At the same time, he pushes the reader away by forcing them to remember that all they're doing is reading a poem with strategically artful language.  The self-consciously slippery poetic language acknowledges that these personaes, these "scoundrels" (to use Ai's word) cannot be captured.  They haven't found a home in life or on Gonzalez's pages.  He's acknowledging them in a supremely graceful and ethical way.  Also, he gives the grotesque, the tragic some sort of relief.  Rather than affirm the horrible with a comparison to a grotesque object, he offers the reader a kind of momentary solace; he doesn't want to add insult to injury. 

Another prime example of how Gonzalez achieves this is through metaphor in the poem entitled  "Mise-En-Scene."  After the title, it appears "after Lizzie Borden."  Then the actual poem begins:

You are not a woman
         you are not a ghost,
or the shrill that makes the neighbor's hounds abort.

You are not a space between buildings,
         not wind tunnel or porthole
through which the indigent cat slips in and out of its coma.

You aren't the hermetic door with its back to the street,
         You are not the center.
You are not the interruption of the window

surprising the postman as he skips the tin mailbox once more.
          Every person in this house has died.
You buried your mother with a plum pit in her throat...

This poem is merciful.  Gonzalez allows the narrator of the poem acknowledges his own failure in his need to "capture" Lizzie Borden.  Gender is but only one of ways Gonzalez does this, creating a wonderful, peculiar jitteriness

You are not the dress
       that opens from the outside like an iron gate,
you're not the stupid woman
  
with her finger shoved inside her mouth.
       When she goes up in flames
she will melt into the fruit bowl.

You are not the fire, you are not the bowl.

There's what I like to call a discursive lyricism operating in Gonzalez's poems.  Although the poems are long-lined (at least much more so than in his last book, Fugitives and Other Strangers), Gonzalez interweaves just the right amount of figurative language with a necessary talkiness in the speech of these tragic personaes..  To limit, as Ai did, your characters' speech into "chopped" prose, isn't fair--they deserve the space, a large enough space, to explore their thoughts, motivations behind their unsavory actions.  Paradoxically, as the personae of Marisol in "The Mortician's Bride Says I'm Yours" says, "Sound is death because it's /irretrievable and every time I speak I die a little more."

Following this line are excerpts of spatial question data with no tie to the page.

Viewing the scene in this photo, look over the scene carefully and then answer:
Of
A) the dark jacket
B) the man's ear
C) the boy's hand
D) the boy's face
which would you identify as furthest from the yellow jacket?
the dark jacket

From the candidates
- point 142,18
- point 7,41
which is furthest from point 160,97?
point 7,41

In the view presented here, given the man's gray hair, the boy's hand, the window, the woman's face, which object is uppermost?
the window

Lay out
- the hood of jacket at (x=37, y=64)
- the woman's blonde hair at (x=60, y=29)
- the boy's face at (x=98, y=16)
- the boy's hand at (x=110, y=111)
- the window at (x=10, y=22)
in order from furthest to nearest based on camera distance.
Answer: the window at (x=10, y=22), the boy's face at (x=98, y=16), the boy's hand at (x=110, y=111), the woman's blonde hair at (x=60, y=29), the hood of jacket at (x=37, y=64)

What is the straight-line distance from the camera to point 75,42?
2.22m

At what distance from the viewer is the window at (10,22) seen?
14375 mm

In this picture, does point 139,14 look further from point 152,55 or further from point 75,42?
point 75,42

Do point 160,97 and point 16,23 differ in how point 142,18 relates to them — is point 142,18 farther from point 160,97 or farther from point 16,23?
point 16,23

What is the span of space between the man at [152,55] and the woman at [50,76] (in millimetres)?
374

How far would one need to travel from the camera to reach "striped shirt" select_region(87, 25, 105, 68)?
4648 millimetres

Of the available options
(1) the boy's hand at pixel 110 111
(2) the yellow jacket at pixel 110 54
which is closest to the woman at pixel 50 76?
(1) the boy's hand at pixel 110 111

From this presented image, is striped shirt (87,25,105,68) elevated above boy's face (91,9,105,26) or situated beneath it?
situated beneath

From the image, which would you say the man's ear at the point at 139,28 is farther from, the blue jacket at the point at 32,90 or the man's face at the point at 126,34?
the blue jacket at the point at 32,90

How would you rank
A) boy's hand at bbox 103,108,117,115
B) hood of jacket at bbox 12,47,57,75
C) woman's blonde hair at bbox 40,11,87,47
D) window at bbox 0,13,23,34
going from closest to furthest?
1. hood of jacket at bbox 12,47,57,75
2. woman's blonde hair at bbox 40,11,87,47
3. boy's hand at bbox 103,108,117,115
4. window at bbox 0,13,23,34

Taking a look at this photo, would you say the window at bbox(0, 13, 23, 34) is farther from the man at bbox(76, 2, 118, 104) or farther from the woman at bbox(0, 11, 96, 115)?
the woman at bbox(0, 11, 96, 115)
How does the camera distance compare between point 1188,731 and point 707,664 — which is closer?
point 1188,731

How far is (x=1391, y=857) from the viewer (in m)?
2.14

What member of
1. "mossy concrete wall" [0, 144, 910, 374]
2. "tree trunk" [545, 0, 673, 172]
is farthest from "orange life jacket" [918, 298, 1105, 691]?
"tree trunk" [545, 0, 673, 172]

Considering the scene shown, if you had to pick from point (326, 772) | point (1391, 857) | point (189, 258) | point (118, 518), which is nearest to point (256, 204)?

If it wasn't sacrilegious to insist, I would say that through the splendor of Gonzalez's poems, he allows them to live once again in every delicate, precarious way they deserve.

Rigoberto Gonzalez's Black Blossoms is available for purchase at Four Way Books.

1 comment:

  1. Thanks for this excellent review, Steve. I will definitely have to check this out. Ai was one of my major inspirations in undergraduate school, one of the few poets I was compelled to read in full. Rigoberto Gonzalez appears to have digested Ai as an influence and transcended it. I'm definitely getting this book.